# Document passage:
A handsome HD restoration by Universal was the basis for this impeccable transfer, one whose sharpness, picture detail and contrast balance are all of the highest order. There's a slight earthy hue to the colour at times that is consistent with films of this vintage and works well for the subject matter, and the sunlit exteriors leading up to and around Lottie's cottage have a golden glow to them that showcase the transfer at its best. Almost every instance of dust, dirt and damage has been banished and there are no compression issues or signs of digital image tinkering. Lovely.
The Linear PCM 1.0 mono soundtrack is in similarly good shape, delivering clear reproduction of dialogue with only a slight treble leaning and no traces of background fluff or damage.
Optional English subtitles for the deaf and hearing impaired are available, as expected.
Audio Commentary with Thirza Wakefield and Melanie Williams
Melanie Williams, who is senior lecturer in Film and Television at the University of East Anglia and Thirza Wakefield, writer and researcher at the University of Nottingham – both of whom have a special interest in 60s British cinema – team up for one of those commentaries so packed with information and acute observations that I considered scrapping my review and advising you to listen to this instead. Both women really know their subject and have a thoughtful and perceptive appreciation for the film, its makers, its performers and its socio-political themes, and their enthusiastic scene-by-scene discussion is a pleasure and an education to listen to. Only occasionally did I come close to disagreeing with them (as someone who once worked as petrol station attendant, I was not the least bemused by the surly attitude of the one in the film), and even learned a few things that I had not picked up in my research. Excellent.
Cast and Crew Interviews
Michael Medwin: A Very Personal Film (3:22)
In a brief but still interesting chat, producer Michael Medwin recalls the rave review the film received in the New York Times, getting Liza Minelli on board ("a marvellous bit of casting") and having to improvise an ending because they originally didn't have one.
Peter Suschitzky: Down to Earth (8:35)
The film's director of photography has fond memories of the shoot, describing Finney as a generous and genial man to work with and the film itself as having a charming quality to it. He reveals that the only football match he has ever attended was the one featured in the film, that Finney relied on his assistant – a young man named Stephen Frears – to help him judge his own performance, and has some engaging stories about the final sequence, which I'm obviously not going to elaborate on.
Terence A Clegg: Off the Cuff (8:47)

# List of tasks:
**A)** Reproduce word for word the part of the review that begins with the words containing "A handsome HD" and ends with "fluff or damage.".
**B)** Count the lines of the records that contain the string "closest", treating case as significant, and give only that number.
The review and the records come from unrelated sources.

# Spatial questions linked to pictures:

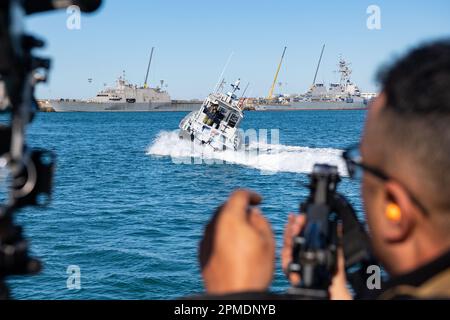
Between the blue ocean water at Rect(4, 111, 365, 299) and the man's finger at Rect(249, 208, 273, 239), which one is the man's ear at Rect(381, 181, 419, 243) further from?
the blue ocean water at Rect(4, 111, 365, 299)

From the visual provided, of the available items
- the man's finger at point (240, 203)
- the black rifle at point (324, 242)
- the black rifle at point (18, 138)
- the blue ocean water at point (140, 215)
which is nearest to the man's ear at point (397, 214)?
the black rifle at point (324, 242)

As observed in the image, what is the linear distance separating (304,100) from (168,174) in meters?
156

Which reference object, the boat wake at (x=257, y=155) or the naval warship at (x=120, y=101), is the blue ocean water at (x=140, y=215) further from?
the naval warship at (x=120, y=101)

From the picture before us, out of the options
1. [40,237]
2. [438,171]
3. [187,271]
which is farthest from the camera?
[40,237]

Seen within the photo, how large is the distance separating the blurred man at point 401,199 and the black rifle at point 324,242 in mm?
222

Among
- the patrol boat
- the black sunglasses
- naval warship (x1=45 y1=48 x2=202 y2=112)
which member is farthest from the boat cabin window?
naval warship (x1=45 y1=48 x2=202 y2=112)

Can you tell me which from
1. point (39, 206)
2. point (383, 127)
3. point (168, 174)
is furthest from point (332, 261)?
point (168, 174)

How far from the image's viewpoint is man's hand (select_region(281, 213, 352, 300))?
238cm

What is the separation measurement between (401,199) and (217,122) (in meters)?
51.3

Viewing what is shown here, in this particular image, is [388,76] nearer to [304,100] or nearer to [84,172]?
[84,172]

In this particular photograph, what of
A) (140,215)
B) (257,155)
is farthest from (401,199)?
(257,155)

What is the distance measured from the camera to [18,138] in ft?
5.80

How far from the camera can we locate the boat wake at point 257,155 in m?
42.1
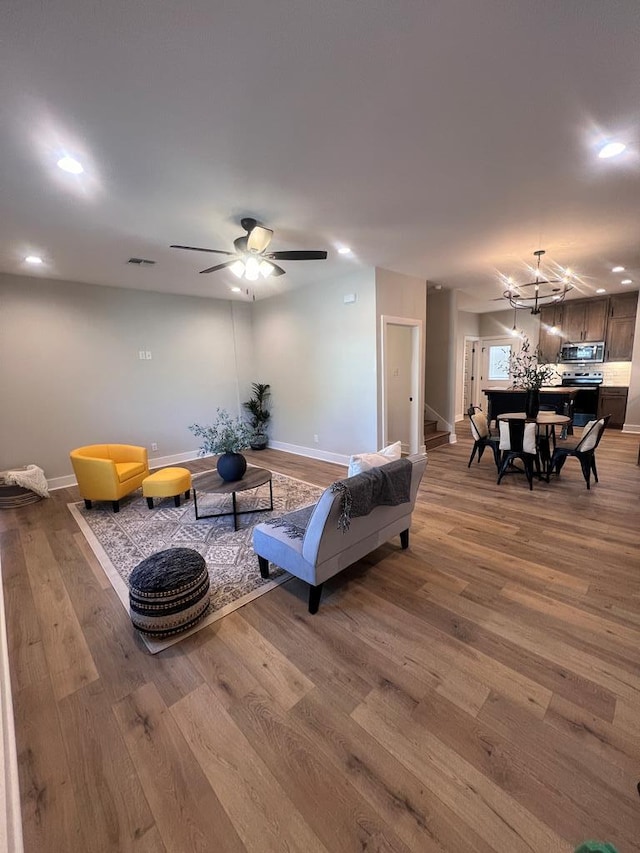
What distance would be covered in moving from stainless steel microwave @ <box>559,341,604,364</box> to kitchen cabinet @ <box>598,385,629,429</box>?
660 mm

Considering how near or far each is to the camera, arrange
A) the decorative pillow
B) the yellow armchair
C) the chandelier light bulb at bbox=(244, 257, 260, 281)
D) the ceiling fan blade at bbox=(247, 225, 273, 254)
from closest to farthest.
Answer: the decorative pillow < the ceiling fan blade at bbox=(247, 225, 273, 254) < the chandelier light bulb at bbox=(244, 257, 260, 281) < the yellow armchair

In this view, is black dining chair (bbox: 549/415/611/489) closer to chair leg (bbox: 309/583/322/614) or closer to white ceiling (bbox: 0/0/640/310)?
white ceiling (bbox: 0/0/640/310)

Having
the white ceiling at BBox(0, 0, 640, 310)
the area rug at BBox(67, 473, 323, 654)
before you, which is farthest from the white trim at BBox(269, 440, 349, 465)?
the white ceiling at BBox(0, 0, 640, 310)

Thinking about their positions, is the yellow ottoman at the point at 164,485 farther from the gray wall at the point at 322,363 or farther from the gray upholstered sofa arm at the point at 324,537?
the gray wall at the point at 322,363

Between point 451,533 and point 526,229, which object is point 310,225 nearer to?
point 526,229

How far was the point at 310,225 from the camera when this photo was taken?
325 centimetres

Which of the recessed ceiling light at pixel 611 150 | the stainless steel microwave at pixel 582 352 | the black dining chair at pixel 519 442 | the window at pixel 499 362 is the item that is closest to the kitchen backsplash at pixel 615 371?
the stainless steel microwave at pixel 582 352

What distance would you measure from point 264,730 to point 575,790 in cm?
123

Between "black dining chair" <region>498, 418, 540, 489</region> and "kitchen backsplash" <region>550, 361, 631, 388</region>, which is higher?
"kitchen backsplash" <region>550, 361, 631, 388</region>

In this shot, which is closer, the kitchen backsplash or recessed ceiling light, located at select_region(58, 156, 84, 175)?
recessed ceiling light, located at select_region(58, 156, 84, 175)

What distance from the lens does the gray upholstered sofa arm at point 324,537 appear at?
2.14 metres

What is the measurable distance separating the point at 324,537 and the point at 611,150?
3.05 m

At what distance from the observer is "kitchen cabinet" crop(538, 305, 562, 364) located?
789 centimetres

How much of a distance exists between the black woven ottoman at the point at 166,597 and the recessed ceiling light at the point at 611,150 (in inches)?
146
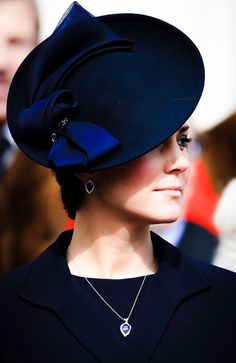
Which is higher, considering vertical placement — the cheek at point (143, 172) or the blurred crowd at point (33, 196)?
the cheek at point (143, 172)

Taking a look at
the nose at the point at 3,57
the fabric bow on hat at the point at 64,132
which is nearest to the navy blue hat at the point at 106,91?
the fabric bow on hat at the point at 64,132

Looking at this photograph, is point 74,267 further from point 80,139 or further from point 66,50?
point 66,50

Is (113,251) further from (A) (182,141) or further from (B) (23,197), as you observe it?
(B) (23,197)

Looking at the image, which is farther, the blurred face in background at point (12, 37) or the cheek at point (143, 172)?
the blurred face in background at point (12, 37)

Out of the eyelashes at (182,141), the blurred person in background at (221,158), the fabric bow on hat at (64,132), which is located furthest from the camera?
the blurred person in background at (221,158)

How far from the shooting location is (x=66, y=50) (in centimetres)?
147

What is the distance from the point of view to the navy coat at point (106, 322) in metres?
1.39

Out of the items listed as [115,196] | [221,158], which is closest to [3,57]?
[221,158]

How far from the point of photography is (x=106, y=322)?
4.65ft

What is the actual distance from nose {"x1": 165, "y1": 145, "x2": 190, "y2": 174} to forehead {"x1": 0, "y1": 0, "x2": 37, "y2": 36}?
1.17 meters

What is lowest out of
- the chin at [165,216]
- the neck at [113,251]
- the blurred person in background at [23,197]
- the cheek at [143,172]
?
the blurred person in background at [23,197]

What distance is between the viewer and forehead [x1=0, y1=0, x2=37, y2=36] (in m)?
2.35

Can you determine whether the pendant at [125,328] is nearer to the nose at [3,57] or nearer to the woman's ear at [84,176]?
the woman's ear at [84,176]

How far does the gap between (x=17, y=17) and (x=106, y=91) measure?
3.65 ft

# Responses to the exercise:
**A)**
A handsome HD restoration by Universal was the basis for this impeccable transfer, one whose sharpness, picture detail and contrast balance are all of the highest order. There's a slight earthy hue to the colour at times that is consistent with films of this vintage and works well for the subject matter, and the sunlit exteriors leading up to and around Lottie's cottage have a golden glow to them that showcase the transfer at its best. Almost every instance of dust, dirt and damage has been banished and there are no compression issues or signs of digital image tinkering. Lovely.
The Linear PCM 1.0 mono soundtrack is in similarly good shape, delivering clear reproduction of dialogue with only a slight treble leaning and no traces of background fluff or damage.

**B)** 3